The year before the discovery of Miller’s body in a prison dorm, Woodfox helped found a prison chapter of the Black Panther Party. And officials admitted that the decades-long stints in solitary of the Angola Three were to prevent Panther activism from agitating inmates.

In the years that Woodfox struggled to secure his freedom and during his subsequent release, media reports regularly focused on his “calm” demeanor. But in an interview with theGrio he discussed adopting a deportment that wouldn’t detract from his message. Like many Black men, Woodfox could not afford the human response of showing anger in the face of injustice. So he didn’t.

From the back porch of his humble home in New Orleans, Woodfox spoke with theGrio in 2019 about his quietude.

“They’ll make this statement about how calm I am and how I don’t seem too bitter,” he said. “Well, I’m not bitter but I am angry. They took 40 something years of my life away from me and they put me in a cell that was designed to be a death tomb. And so how can I not be angry?”

“I just chose to channel that anger in a positive way,” he continued. “I found out that to hate someone takes a tremendous amount of energy. I don’t forgive them but I don’t hate them. You know, I don’t think they are worthy of that kind of energy from me.”

_Information supplied:_

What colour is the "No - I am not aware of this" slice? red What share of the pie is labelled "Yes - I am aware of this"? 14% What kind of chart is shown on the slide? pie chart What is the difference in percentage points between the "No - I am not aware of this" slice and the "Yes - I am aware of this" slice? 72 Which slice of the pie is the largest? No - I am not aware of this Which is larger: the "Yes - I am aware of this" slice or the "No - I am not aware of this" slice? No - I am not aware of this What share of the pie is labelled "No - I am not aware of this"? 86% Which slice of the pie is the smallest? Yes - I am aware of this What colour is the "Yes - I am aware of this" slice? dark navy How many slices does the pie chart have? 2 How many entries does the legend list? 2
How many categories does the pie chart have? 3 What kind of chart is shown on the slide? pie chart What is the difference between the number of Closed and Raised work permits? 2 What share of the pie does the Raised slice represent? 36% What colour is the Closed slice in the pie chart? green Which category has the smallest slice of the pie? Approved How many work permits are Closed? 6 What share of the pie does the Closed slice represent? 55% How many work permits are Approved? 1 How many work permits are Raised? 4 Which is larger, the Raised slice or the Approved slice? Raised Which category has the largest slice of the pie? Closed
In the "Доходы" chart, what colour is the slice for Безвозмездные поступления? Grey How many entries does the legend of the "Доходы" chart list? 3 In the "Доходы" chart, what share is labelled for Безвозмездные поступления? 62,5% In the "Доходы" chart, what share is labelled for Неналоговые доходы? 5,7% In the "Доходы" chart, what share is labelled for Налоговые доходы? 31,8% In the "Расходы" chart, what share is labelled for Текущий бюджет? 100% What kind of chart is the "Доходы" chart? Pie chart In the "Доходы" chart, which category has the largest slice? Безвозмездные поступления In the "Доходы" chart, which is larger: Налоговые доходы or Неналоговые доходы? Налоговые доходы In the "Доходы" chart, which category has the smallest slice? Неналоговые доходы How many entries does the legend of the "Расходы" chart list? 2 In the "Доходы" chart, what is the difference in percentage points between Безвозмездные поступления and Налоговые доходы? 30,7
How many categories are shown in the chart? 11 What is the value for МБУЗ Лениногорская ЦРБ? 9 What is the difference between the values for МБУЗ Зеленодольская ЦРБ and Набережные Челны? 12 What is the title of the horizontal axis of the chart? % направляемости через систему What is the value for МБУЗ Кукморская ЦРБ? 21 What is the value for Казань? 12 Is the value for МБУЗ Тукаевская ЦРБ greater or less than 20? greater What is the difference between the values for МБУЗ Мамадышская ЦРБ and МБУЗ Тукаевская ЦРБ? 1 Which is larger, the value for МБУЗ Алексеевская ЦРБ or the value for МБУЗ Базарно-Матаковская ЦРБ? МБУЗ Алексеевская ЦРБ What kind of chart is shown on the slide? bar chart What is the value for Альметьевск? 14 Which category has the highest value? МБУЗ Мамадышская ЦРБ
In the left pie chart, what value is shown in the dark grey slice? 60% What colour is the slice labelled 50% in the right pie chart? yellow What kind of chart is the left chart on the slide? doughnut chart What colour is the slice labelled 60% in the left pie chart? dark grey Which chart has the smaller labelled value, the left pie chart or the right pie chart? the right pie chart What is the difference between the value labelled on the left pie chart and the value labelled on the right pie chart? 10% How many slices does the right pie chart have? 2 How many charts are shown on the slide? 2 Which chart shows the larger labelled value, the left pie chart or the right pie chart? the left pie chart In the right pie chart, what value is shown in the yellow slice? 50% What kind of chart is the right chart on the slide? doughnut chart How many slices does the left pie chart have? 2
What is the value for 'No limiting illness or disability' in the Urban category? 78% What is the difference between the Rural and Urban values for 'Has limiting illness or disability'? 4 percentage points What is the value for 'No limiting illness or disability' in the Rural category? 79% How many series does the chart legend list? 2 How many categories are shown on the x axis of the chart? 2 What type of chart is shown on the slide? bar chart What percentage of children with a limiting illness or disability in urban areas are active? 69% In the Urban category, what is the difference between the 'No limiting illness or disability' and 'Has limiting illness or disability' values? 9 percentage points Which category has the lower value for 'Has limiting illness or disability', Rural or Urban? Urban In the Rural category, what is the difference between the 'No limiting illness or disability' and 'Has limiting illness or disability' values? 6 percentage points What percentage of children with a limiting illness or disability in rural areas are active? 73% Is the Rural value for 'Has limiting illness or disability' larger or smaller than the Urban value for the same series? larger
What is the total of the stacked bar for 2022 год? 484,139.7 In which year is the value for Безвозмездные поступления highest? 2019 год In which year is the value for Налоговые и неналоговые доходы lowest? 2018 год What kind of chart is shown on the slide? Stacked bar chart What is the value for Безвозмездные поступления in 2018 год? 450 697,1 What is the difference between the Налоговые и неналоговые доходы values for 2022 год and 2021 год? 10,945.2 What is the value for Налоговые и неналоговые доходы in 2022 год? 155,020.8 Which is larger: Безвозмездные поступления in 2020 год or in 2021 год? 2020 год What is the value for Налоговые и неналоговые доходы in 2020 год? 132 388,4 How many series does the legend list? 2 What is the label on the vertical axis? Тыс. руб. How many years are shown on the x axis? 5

_Exercise objective:_ Continue the passage about Woodfox and the Angola Three, starting right after its last sentence.

_Exercise output:_
Woodfox told theGrio he was clear about the intent of his forced decades alone. “Solitary confinement to me is the most brutal, non-physical form of torture that one human being could inflict upon another,” he said.  “It serves no purpose other than to destroy the human being, to destroy dignity, pride, self-respect. Most of all, hope.”

Woodfox entered prison in 1965 to serve time for armed robbery. He was only 22. Before then he’d committed petty crimes, he said.

“The voice of the street was louder than the voice of my mom. And the voice of the Black Panther Party was louder than the voice of the street,” Woodfox said.

Meeting Black Panther Party members behind bars changed his self-perception. “I started being able to draw the connection between racism and economic oppression and social oppression. And I came to the realization that I was in prison not because I was a bad person,” he said. “I was in prison because of economic social policy of this country.”

Woodfox, a New Orleans native with a signature grey afro and warm smile, was freed from Angola in 2016 after a hard-fought legal battle over his murder conviction. Federal courts had tossed out previous convictions related to Miller’s death. And Miller’s widow defended Woodfox in later years, agreeing that he and the other men likely were framed for the murder.

Albert Woodfox and his attorney Carine Williams
Albert Woodfox (right) is shown with his attorney, Carine Williams. (Photo courtesy of Carine Williams)

Although Woodfox wanted to prove his innocence during a trial, he chose another route.  Concerns about his physical health and to facilitate his immediate release, Woodfox pleaded no contest to a lesser charge of manslaughter in the Miller murder case. 

After his release, Woodfox dedicated his life to prisoner advocacy and fighting to end solitary confinement.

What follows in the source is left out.